Our world domination strategy starts when: “We push into multiple verticals. With Pop Salad we’ve already seen people who had no real interest in celebrity gossip becoming regulars. They now know that Jennifer Garner and Jessica Simpson are pregnant, that Beyonce had a Blue Ivy, that LiLo allegedly has an affinity for coke, etc. Imagine when we start driving the same type of behaviors in politics, business, sports, etc. We’ve made being informed fun and useful.”

Life inside the Georgetown offices of Salad Labs

Rivals should fear us because: “Get ready for the cliche… – we have the right team. Seriously though, we’re having a ton of fun doing this and people see that and want to be part of it. We’ve had multiple offers for people to come work for free. We’re doing crazy amounts of work, having a blast and look forward to coming to work every day because of the people. In short, rivals should fear us because we will inevitably attract their best talent.”
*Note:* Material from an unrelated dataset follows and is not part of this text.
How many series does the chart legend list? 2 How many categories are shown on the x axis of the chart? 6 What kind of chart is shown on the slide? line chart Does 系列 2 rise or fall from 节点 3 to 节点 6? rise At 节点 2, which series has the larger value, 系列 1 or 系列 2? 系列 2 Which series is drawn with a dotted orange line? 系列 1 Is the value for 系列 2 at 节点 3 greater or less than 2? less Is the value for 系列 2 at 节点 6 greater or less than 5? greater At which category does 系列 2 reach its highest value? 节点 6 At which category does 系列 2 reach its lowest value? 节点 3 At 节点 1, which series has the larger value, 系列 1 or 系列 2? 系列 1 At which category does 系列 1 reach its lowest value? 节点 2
We are truly unique because: “The core of our development team was born out of a niche social network, exactly what Salad Labs is building. Three members of our development team met in the mid ‘90s via an e-mail list called “Tha Jungle.” It is a network of roughly 30 technologists from around the country. The three finally met in person through the formation of Salad Labs.”
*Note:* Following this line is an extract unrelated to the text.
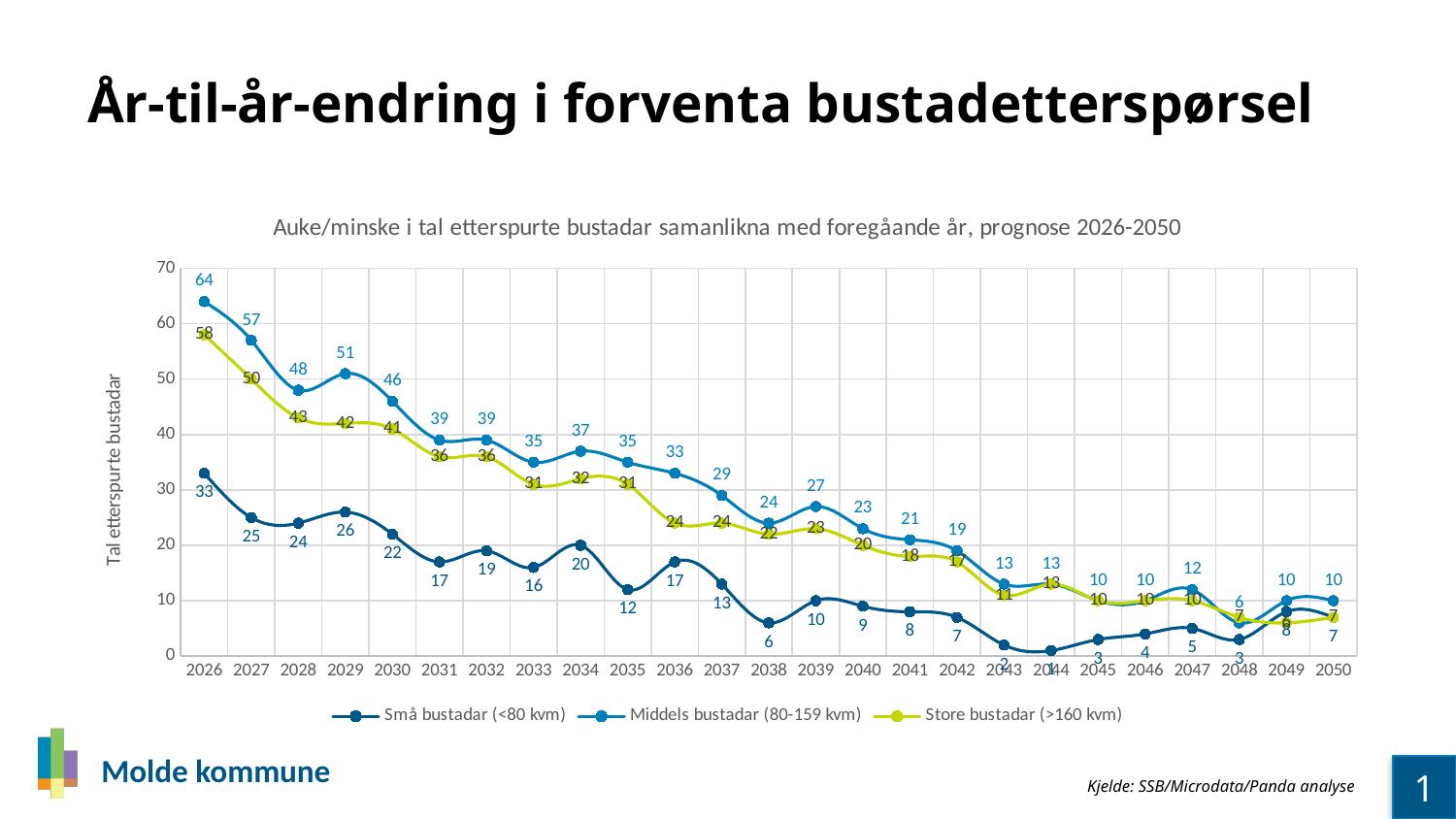
What is the value for Store bustadar (>160 kvm) in 2027? 50 What is the value for Middels bustadar (80-159 kvm) in 2026? 64 In 2030, which is larger: Middels bustadar (80-159 kvm) or Store bustadar (>160 kvm)? Middels bustadar (80-159 kvm) How many years are plotted on the x axis? 25 What is the difference between Middels bustadar (80-159 kvm) and Små bustadar (<80 kvm) in 2026? 31 Do the values for Middels bustadar (80-159 kvm) generally rise or fall from 2026 to 2050? Fall In which year is the value for Middels bustadar (80-159 kvm) highest? 2026 What is the value for Små bustadar (<80 kvm) in 2026? 33 In which year is the value for Middels bustadar (80-159 kvm) lowest? 2048 What is the value for Små bustadar (<80 kvm) in 2038? 6 How many series does the legend list? 3 What kind of chart is shown on the slide? Line chart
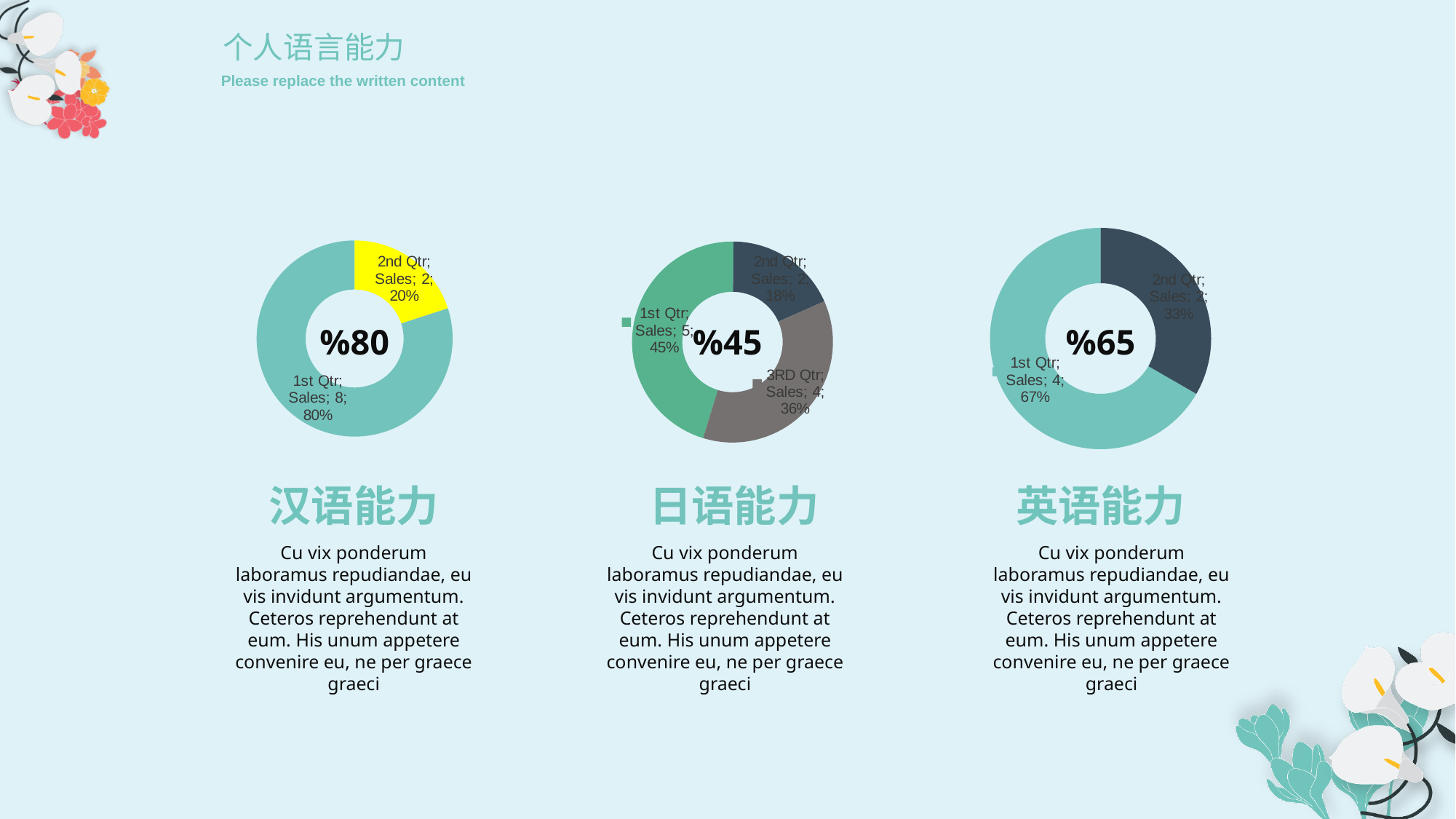
How many slices does the middle chart (above 日语能力) have? 3 In the right chart (above 英语能力), what is the Sales value for 1st Qtr? 4 In the left chart (above 汉语能力), what is the Sales value for 1st Qtr? 8 In the middle chart (above 日语能力), what is the Sales value for 3RD Qtr? 4 In the middle chart (above 日语能力), which quarter has the largest slice? 1st Qtr In the left chart (above 汉语能力), what share of the doughnut does 2nd Qtr take? 20% In the right chart (above 英语能力), which is larger, the 1st Qtr or the 2nd Qtr slice? 1st Qtr What kind of chart is the left chart (above 汉语能力)? doughnut chart In the middle chart (above 日语能力), what share of the doughnut does 2nd Qtr take? 18% In the middle chart (above 日语能力), which quarter has the smallest slice? 2nd Qtr In the left chart (above 汉语能力), what is the difference between the 1st Qtr and 2nd Qtr Sales values? 6 What percentage is printed in the centre of the right chart (above 英语能力)? %65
The biggest hurdle we’ve overcome is: My cousin Rhet, a founder, originally headed up technology — and we hired him a boss. This could have been a huge blow-up, and it often is for lots of startups. I’m not saying we didn’t have tough and uncomfortable conversations; we did.  Because we believe in what we’re building, because we have a cause or purpose greater than our individual selves, Rhet fell on the sword and made the sacrifice in the interest of Salad Labs. He actually identified the person we hired to be his boss. Turns out they’ve known each other online for ten years. I feel Rhet gained a tremendous amount of respect and admiration for what he did.”

What’s the one piece of advice you’d give to other entrepreneurs just starting out: “Figure out what your core beliefs and or values are and be very vocal about them. By being extremely clear about your beliefs, you tend to attract people who believe the same things. This helps to build an extremely aligned and dedicated team, the type of team who will make huge sacrifices for the cause.”

[Editor’s note: Pop Salad is a sponsor of the Seattle 2.0 Awards, presented by GeekWire].